-------- MATERIAL FOR THE TASK

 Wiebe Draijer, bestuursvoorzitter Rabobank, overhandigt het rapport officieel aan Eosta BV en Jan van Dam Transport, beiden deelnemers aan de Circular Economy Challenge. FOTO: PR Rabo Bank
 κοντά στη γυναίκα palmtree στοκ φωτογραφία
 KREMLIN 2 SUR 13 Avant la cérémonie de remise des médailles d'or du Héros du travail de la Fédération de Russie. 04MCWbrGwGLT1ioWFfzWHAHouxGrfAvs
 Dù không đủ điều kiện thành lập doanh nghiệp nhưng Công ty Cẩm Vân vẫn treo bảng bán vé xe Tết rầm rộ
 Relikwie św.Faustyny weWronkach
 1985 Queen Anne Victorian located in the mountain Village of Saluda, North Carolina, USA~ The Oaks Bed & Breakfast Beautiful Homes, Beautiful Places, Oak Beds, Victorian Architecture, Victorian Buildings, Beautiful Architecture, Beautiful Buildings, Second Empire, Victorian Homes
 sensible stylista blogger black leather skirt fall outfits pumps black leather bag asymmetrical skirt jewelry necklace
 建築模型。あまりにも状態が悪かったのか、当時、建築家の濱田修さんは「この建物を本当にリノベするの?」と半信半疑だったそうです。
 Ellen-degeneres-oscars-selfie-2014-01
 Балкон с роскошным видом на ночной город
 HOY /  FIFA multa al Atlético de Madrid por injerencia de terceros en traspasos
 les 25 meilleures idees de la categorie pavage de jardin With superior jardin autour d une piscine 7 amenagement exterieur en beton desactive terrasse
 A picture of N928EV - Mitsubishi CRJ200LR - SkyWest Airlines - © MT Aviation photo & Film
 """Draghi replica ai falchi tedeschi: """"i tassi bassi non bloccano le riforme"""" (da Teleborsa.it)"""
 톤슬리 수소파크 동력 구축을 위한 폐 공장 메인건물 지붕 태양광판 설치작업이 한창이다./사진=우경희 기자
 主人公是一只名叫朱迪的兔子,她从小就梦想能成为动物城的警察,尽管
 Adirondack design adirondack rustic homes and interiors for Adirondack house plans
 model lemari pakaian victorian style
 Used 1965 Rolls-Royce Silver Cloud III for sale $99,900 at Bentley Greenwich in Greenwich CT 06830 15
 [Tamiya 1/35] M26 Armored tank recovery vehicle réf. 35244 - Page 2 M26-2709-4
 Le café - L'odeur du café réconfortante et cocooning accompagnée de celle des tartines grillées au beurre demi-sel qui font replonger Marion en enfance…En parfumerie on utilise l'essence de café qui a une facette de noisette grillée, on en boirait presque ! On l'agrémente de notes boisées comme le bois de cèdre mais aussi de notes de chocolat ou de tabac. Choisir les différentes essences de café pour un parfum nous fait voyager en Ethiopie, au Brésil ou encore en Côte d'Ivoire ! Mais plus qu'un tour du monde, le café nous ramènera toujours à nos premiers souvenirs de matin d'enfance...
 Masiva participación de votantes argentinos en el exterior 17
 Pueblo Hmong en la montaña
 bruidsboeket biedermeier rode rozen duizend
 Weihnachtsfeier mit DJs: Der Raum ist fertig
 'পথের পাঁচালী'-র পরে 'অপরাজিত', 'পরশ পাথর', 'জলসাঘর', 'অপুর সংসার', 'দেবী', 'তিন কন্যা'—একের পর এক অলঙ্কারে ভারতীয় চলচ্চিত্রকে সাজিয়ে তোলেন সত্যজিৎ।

----------------

HOW TO COMPLETE THIS TASK - When you reach the line that contains "Used 1965 Rolls-Royce", stop; that line and every line before it, from the very first line of the data, should be restated word for word.

SOLUTION -
 Wiebe Draijer, bestuursvoorzitter Rabobank, overhandigt het rapport officieel aan Eosta BV en Jan van Dam Transport, beiden deelnemers aan de Circular Economy Challenge. FOTO: PR Rabo Bank
 κοντά στη γυναίκα palmtree στοκ φωτογραφία
 KREMLIN 2 SUR 13 Avant la cérémonie de remise des médailles d'or du Héros du travail de la Fédération de Russie. 04MCWbrGwGLT1ioWFfzWHAHouxGrfAvs
 Dù không đủ điều kiện thành lập doanh nghiệp nhưng Công ty Cẩm Vân vẫn treo bảng bán vé xe Tết rầm rộ
 Relikwie św.Faustyny weWronkach
 1985 Queen Anne Victorian located in the mountain Village of Saluda, North Carolina, USA~ The Oaks Bed & Breakfast Beautiful Homes, Beautiful Places, Oak Beds, Victorian Architecture, Victorian Buildings, Beautiful Architecture, Beautiful Buildings, Second Empire, Victorian Homes
 sensible stylista blogger black leather skirt fall outfits pumps black leather bag asymmetrical skirt jewelry necklace
 建築模型。あまりにも状態が悪かったのか、当時、建築家の濱田修さんは「この建物を本当にリノベするの?」と半信半疑だったそうです。
 Ellen-degeneres-oscars-selfie-2014-01
 Балкон с роскошным видом на ночной город
 HOY /  FIFA multa al Atlético de Madrid por injerencia de terceros en traspasos
 les 25 meilleures idees de la categorie pavage de jardin With superior jardin autour d une piscine 7 amenagement exterieur en beton desactive terrasse
 A picture of N928EV - Mitsubishi CRJ200LR - SkyWest Airlines - © MT Aviation photo & Film
 """Draghi replica ai falchi tedeschi: """"i tassi bassi non bloccano le riforme"""" (da Teleborsa.it)"""
 톤슬리 수소파크 동력 구축을 위한 폐 공장 메인건물 지붕 태양광판 설치작업이 한창이다./사진=우경희 기자
 主人公是一只名叫朱迪的兔子,她从小就梦想能成为动物城的警察,尽管
 Adirondack design adirondack rustic homes and interiors for Adirondack house plans
 model lemari pakaian victorian style
 Used 1965 Rolls-Royce Silver Cloud III for sale $99,900 at Bentley Greenwich in Greenwich CT 06830 15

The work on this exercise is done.